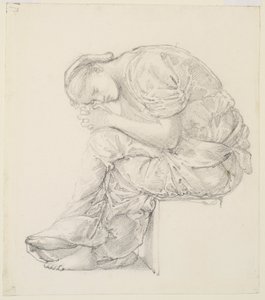 嘆き-右の図の研究 作： Edward Burne-Jones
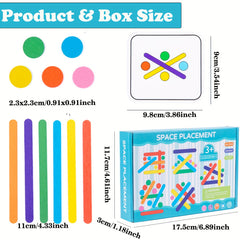 Wooden Rainbow Stick Thinking Puzzle Toy Matching Game Montessori 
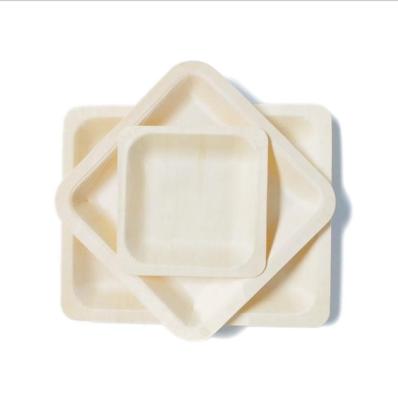 China Disposable Natural Biodegradable Wooden Square Dish for sale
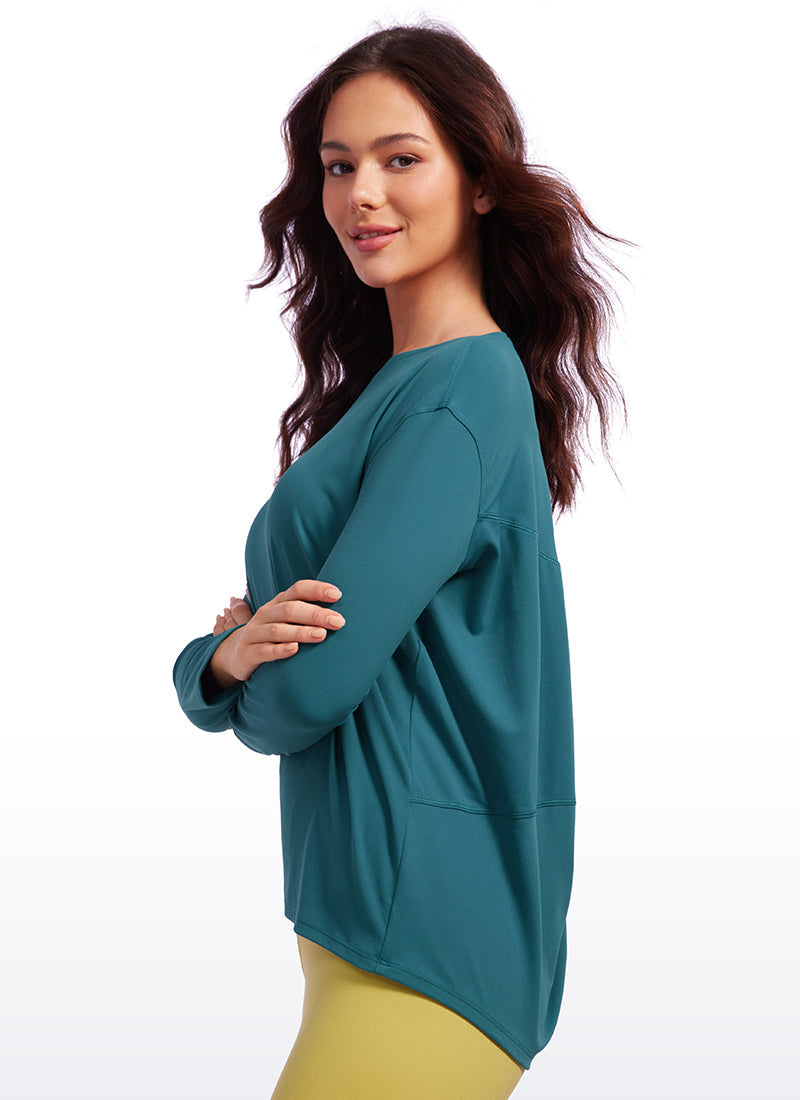 Butterluxe-Light Hip Length Back Hem Long Sleeves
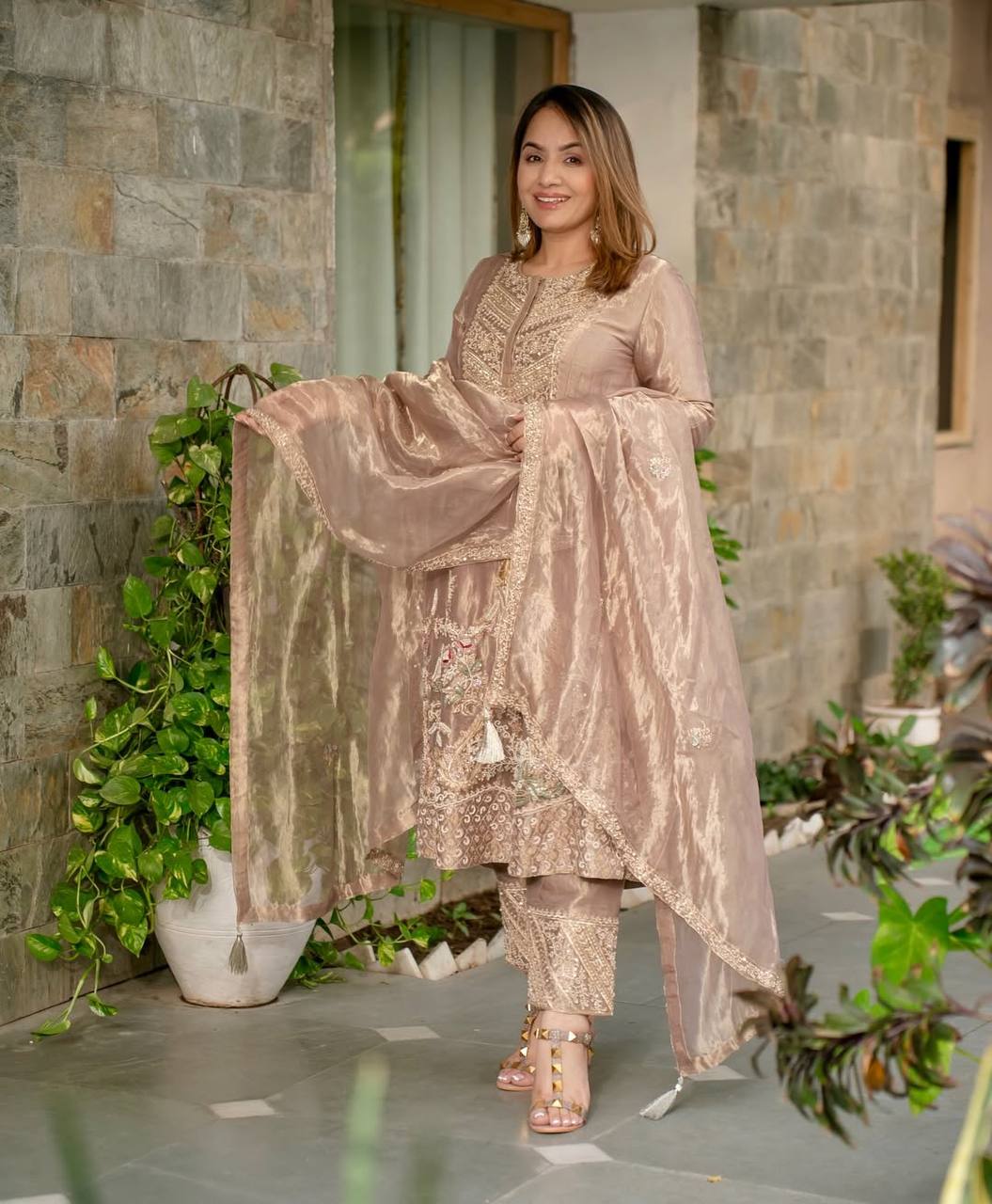 Festive Wear Embroidery Work Beige Color Anarkali Suit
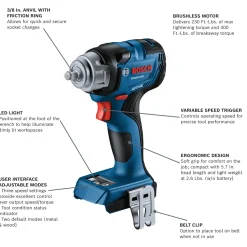 Bosch Power Tools 3/8" Impact Wrench (Bare Tool) GDS18V-230CN
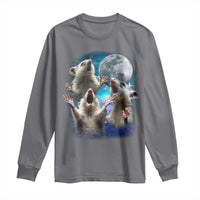 Funny Opossum Meme Long Sleeve Shirt Three Possum Screaming Under The Moon Weird Cursed Meme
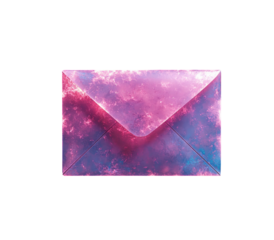 Envelope filled with vibrant pink and blue nebula sky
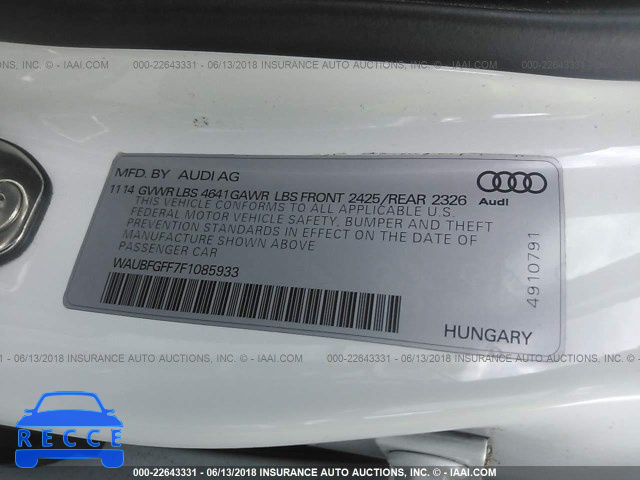 2015 AUDI S3 PREMIUM PLUS WAUBFGFF7F1085933 зображення 8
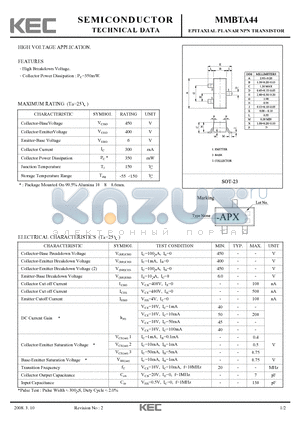 MMBTA44 datasheet - EPITAXIAL PLANAR NPN TRANSISTOR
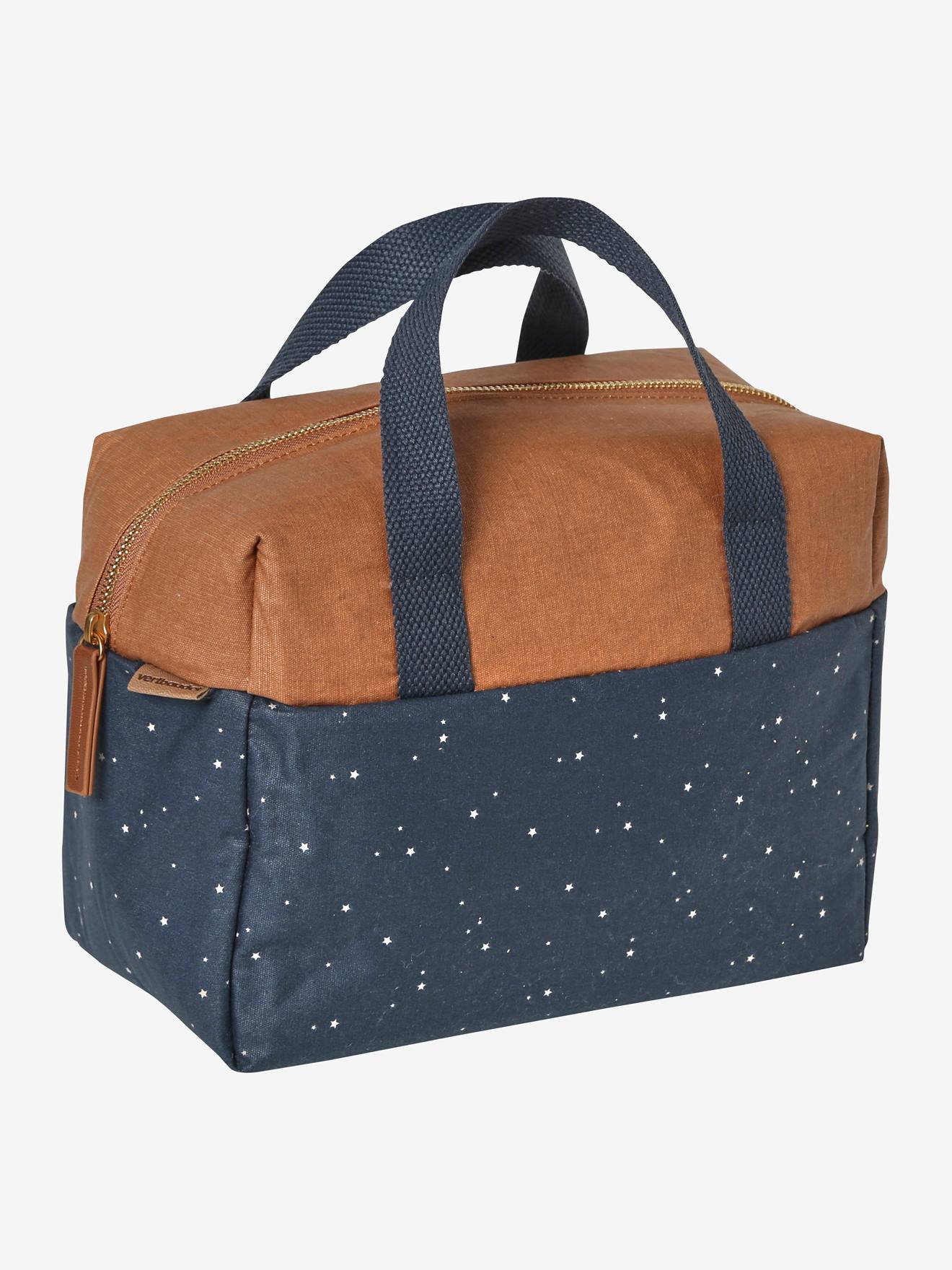 Lunch box bicolore en coton enduit marine étoile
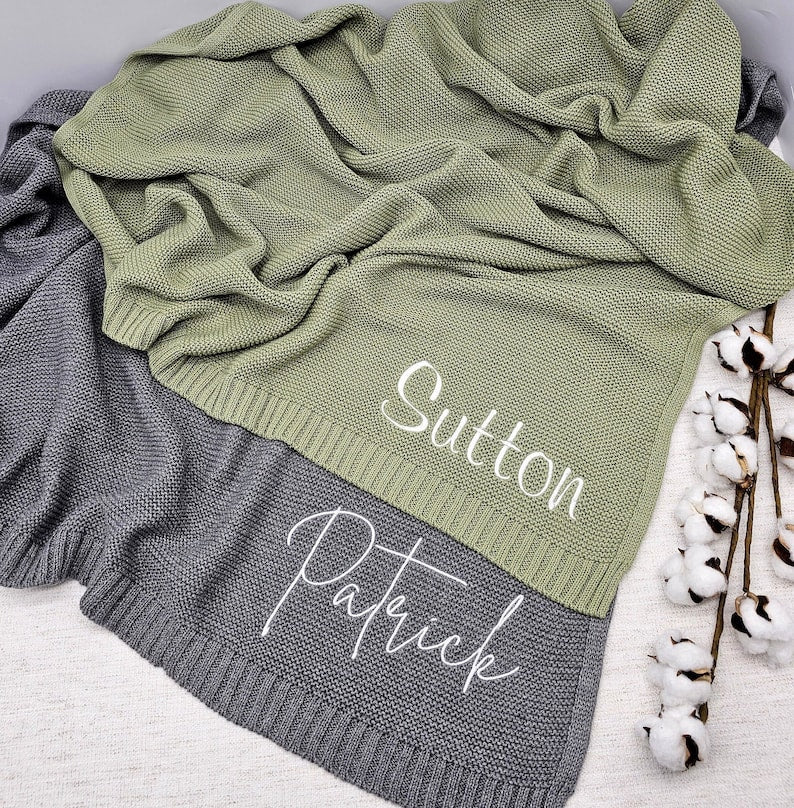 Personalized Baby Blanket, Embroidered Name, Stroller Blanket, Newborn Baby Gift, Soft Breathable Cotton Knit Baby Blanket, Baby Shower Gift-ilovevango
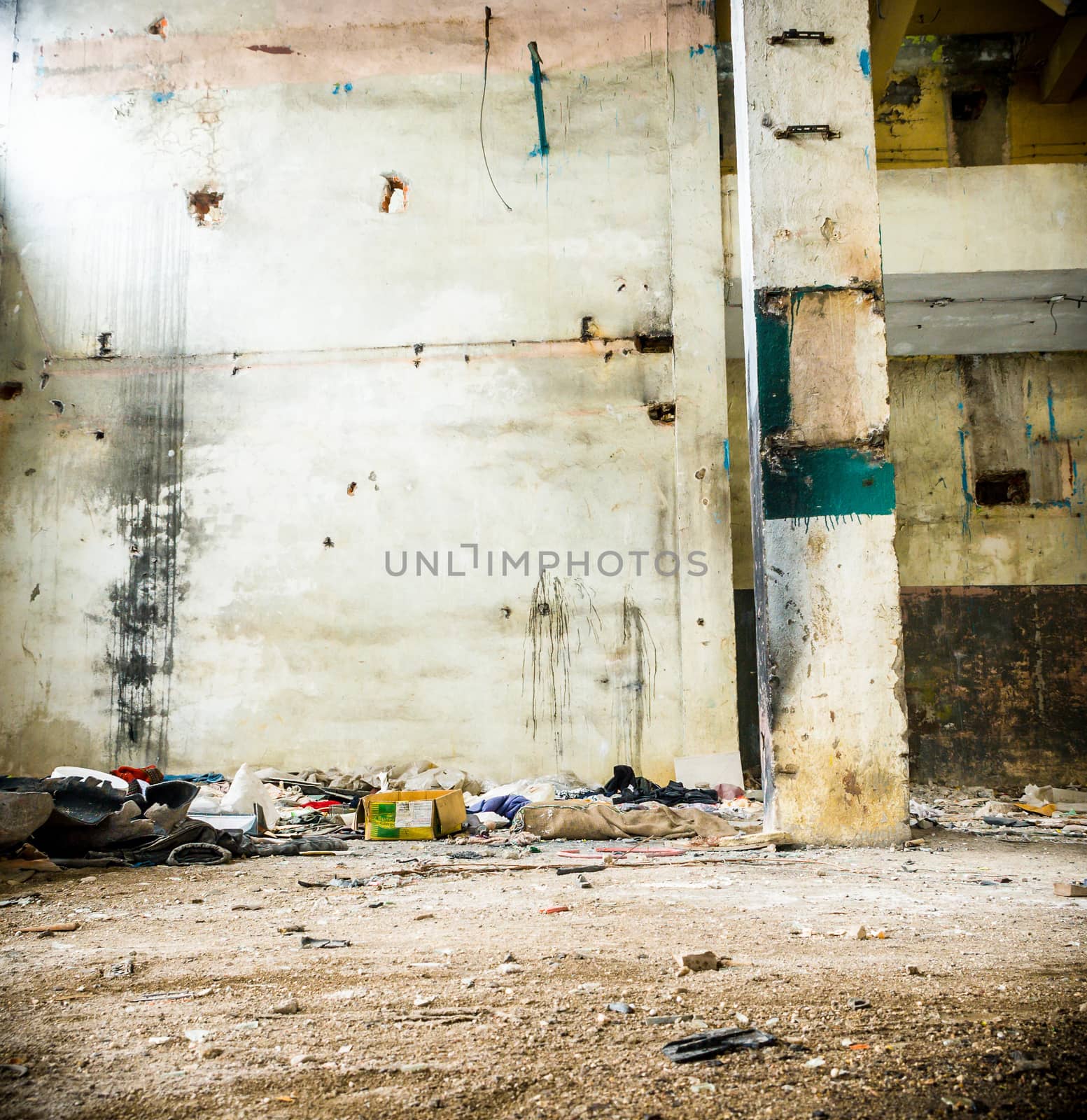 wide angle view of an old wall abandoned factory building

*****

:: ACTION ITEM ::
Please copy every entry above word for word, keeping only the text and leaving out the pictures.

:: RESPONSE BELOW ::
 嘆き-右の図の研究 作： Edward Burne-Jones
 Wooden Rainbow Stick Thinking Puzzle Toy Matching Game Montessori 
 China Disposable Natural Biodegradable Wooden Square Dish for sale
 Butterluxe-Light Hip Length Back Hem Long Sleeves
 Festive Wear Embroidery Work Beige Color Anarkali Suit
 Bosch Power Tools 3/8" Impact Wrench (Bare Tool) GDS18V-230CN
 Funny Opossum Meme Long Sleeve Shirt Three Possum Screaming Under The Moon Weird Cursed Meme
 Envelope filled with vibrant pink and blue nebula sky
 2015 AUDI S3 PREMIUM PLUS WAUBFGFF7F1085933 зображення 8
 MMBTA44 datasheet - EPITAXIAL PLANAR NPN TRANSISTOR
 Lunch box bicolore en coton enduit marine étoile
 Personalized Baby Blanket, Embroidered Name, Stroller Blanket, Newborn Baby Gift, Soft Breathable Cotton Knit Baby Blanket, Baby Shower Gift-ilovevango
 wide angle view of an old wall abandoned factory building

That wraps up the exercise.